* WHAT THE TASK ASKS *
At the line with "Balloon Ultra High Waist Jeans - White", start transcribing; stop after the last line of the data below. Keep it exact and leave pictures out.

* EXERCISE DATA *
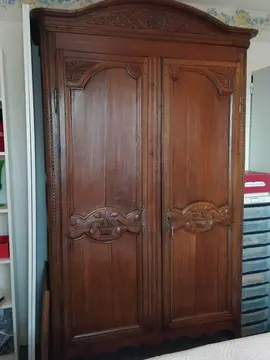 Armoire normande chêne massif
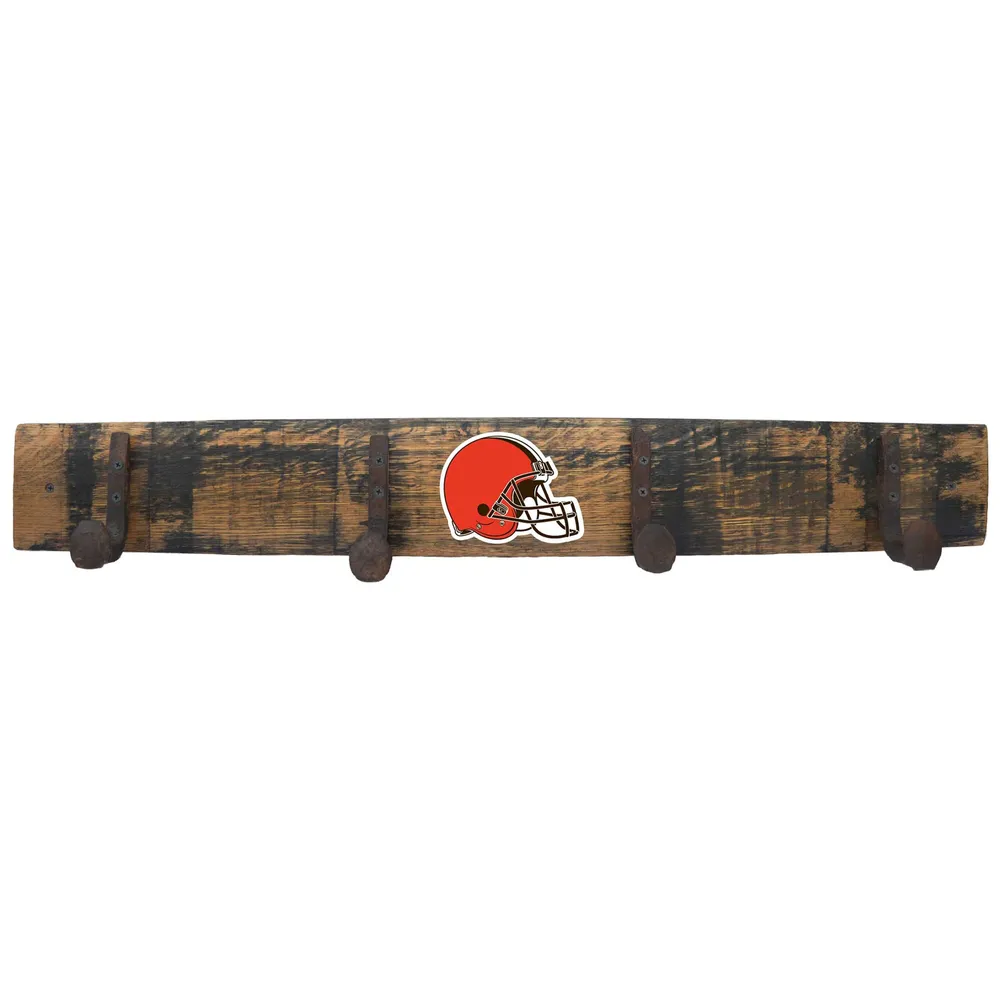 Lids Cleveland Browns Imperial 5'' x 35'' Oak Barrel Coat Rack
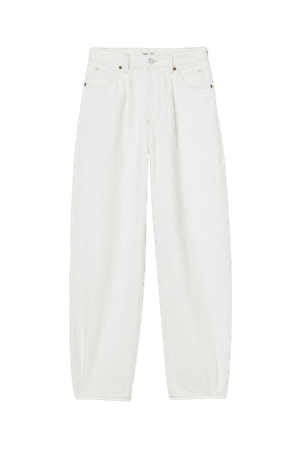 Balloon Ultra High Waist Jeans - White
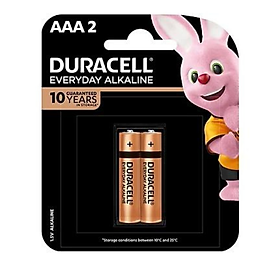 Hình ảnh Vỉ 2 VPin AA , Pin AAA DURACELL 1,5V Siêu Bền - Hàng chính hãng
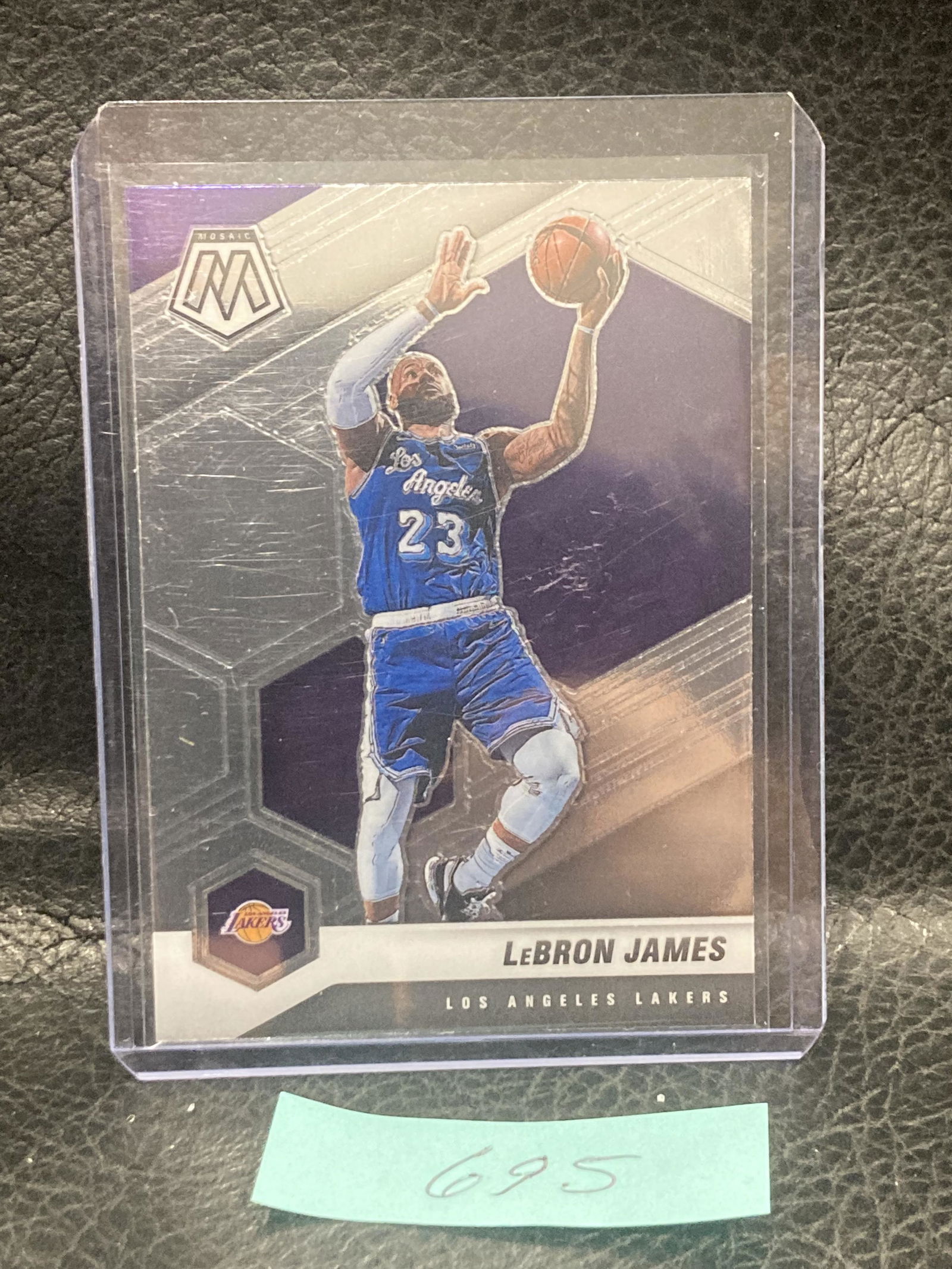 Lebron James 2020-21 Panini Mosaic Basketball #81 Base Card La Lakers: Lebron James 2020-21 Panini Mosaic Basketball #81 Base Card La Lakers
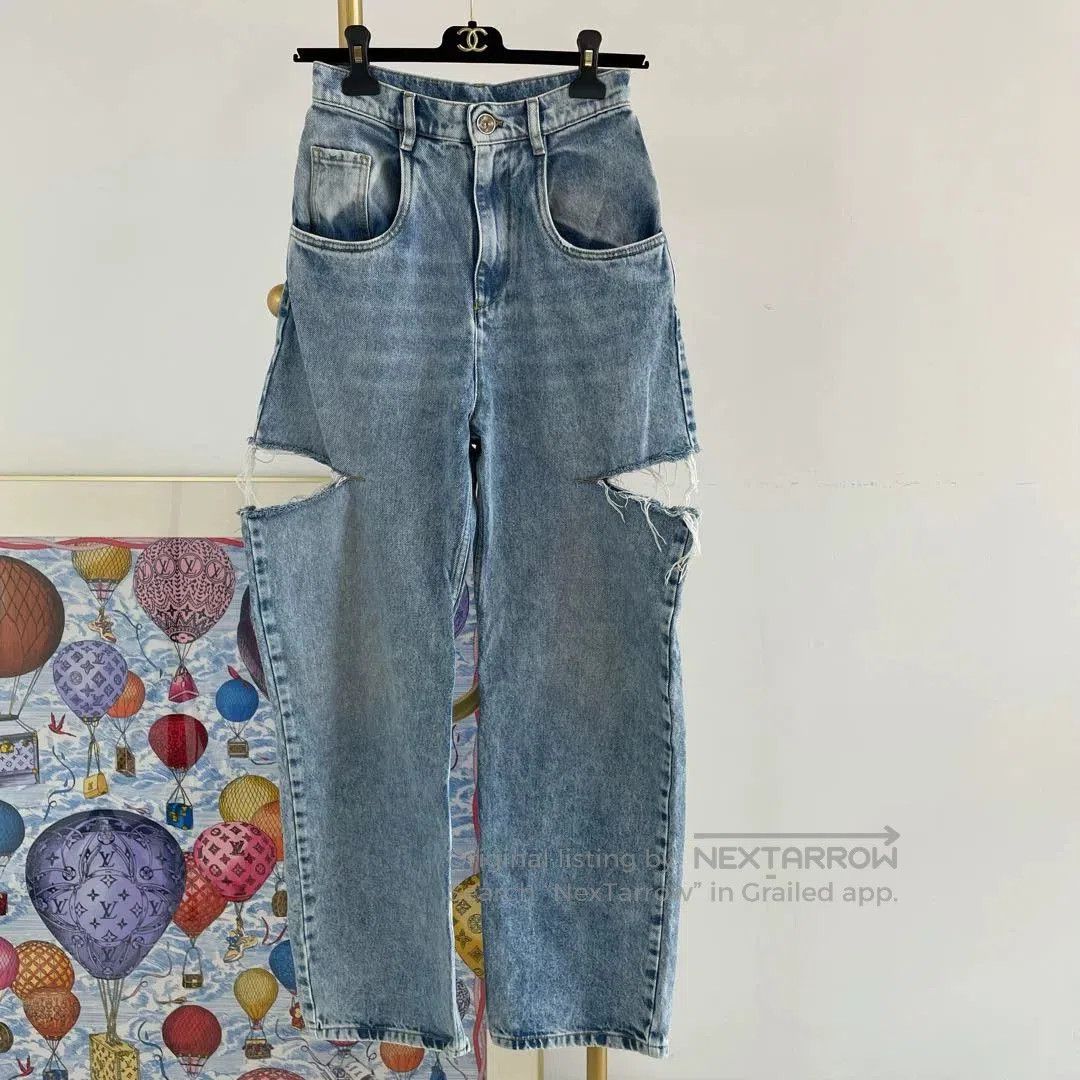 Maison Margiela Maison Margiela Wide-Leg Blue Denim Pants. Size US 36 / EU 52 - 1 Thumbnail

* SOLUTION TO THIS EXERCISE *
 Balloon Ultra High Waist Jeans - White
 Hình ảnh Vỉ 2 VPin AA , Pin AAA DURACELL 1,5V Siêu Bền - Hàng chính hãng
 Lebron James 2020-21 Panini Mosaic Basketball #81 Base Card La Lakers: Lebron James 2020-21 Panini Mosaic Basketball #81 Base Card La Lakers
 Maison Margiela Maison Margiela Wide-Leg Blue Denim Pants. Size US 36 / EU 52 - 1 Thumbnail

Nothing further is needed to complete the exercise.